Prot.: 4.3/fl/459/2018

Al Ministero dell’Interno - Dipartimento della P.S. - Segreteria del Dipartimento - Ufficio per le Relazioni Sindacali - Roma 

Oggetto: Trattamento di missione in ordine alla citazione del personale della Polizia di Stato in procedimenti civili, penali o amministrativi, anche su richiesta delle parti private del processo.

Si ravvisa l’esigenza di segnalare il disagio che si registra in diverse realtà del territorio, generato dalla discordante applicazione dell’istituto normativo specificato in oggetto. In materia, la direttiva n.557/RS/CN.10/0734 emanata il 18 marzo 2009 dal Capo della Polizia – Direttore Generale della Pubblica Sicurezza, in modo chiaro ed inequivocabile stabilisce che: “… In ordine alla citazione del personale della Polizia di Stato in procedimenti civili, penali o amministrativi, anche su richiesta delle parti private del processo, si chiarisce che, previa valutazione delle eventuali preminenti esigenze di servizio, l’Ufficio di appartenenza deve considerare il dipendente in servizio, con eventuale conseguente corresponsione del trattamento di missione, qualora l’attività di testimonianza consegua a fatti connessi all’espletamento del servizio stesso o all’assolvimento di obblighi istituzionali”.

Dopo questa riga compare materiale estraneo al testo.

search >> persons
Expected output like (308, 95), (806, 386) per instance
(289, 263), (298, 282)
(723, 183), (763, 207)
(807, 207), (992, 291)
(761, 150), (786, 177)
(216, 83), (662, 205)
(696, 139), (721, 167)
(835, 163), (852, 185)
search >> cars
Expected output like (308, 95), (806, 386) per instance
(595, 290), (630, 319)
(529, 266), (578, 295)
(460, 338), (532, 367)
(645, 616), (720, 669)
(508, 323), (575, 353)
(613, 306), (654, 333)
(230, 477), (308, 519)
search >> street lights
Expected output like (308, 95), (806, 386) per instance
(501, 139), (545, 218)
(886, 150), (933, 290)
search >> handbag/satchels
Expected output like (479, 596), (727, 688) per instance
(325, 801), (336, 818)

Ciò nonostante, in talune realtà territoriali i colleghi, che nell’interesse dell’Amministrazione sono chiamati a raggiungere una sede diversa da quella di servizio per attività di indagine delegata dall’Autorità Giudiziaria, o per rendere testimonianza per procedimenti scaturiti dall’attività istituzionale, sono costretti ad anticipare di tasca propria denaro per l’acquisto del biglietto del mezzo di trasporto, e spesso, il corrispettivo del costo di eventuali pasti e pernotti .

Nella sede di testimonianza poi, a seconda dell’usanza del locale tribunale, il collega deve produrre in originale il biglietto del viaggio, in qualche caso in fotocopia, in altri in copia autenticata.

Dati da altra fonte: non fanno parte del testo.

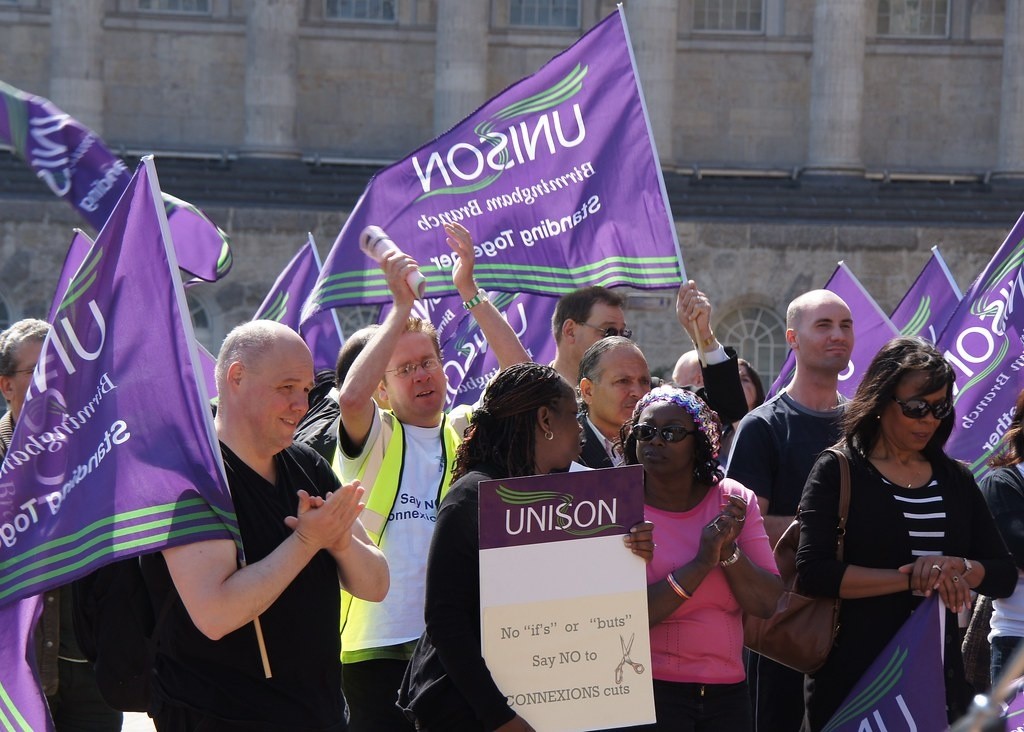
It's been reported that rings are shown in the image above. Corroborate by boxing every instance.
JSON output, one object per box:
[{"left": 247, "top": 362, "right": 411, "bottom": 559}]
[
  {"left": 651, "top": 543, "right": 657, "bottom": 552},
  {"left": 735, "top": 515, "right": 745, "bottom": 522},
  {"left": 714, "top": 523, "right": 721, "bottom": 532},
  {"left": 952, "top": 576, "right": 958, "bottom": 582},
  {"left": 931, "top": 565, "right": 942, "bottom": 571}
]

Le Cancellerie di qualche altro tribunale, richiedono addirittura la documentazione in tempo differito a distanza di giorni o di mesi.

Le appena evidenziate trame amministrative in cui si trova invischiato il poliziotto, a volte non sono neanche praticabili se si tiene conto che spesso, al termine della testimonianza si verifica che gli uffici contabili dei tribunali sono chiusi, o peggio ancora dislocati in stabili diversi. In sintesi, il collega incappato in siffatte pastoie burocratiche, oltre a rimetterci del tempo, si vede penalizzato di consistenti risorse economiche.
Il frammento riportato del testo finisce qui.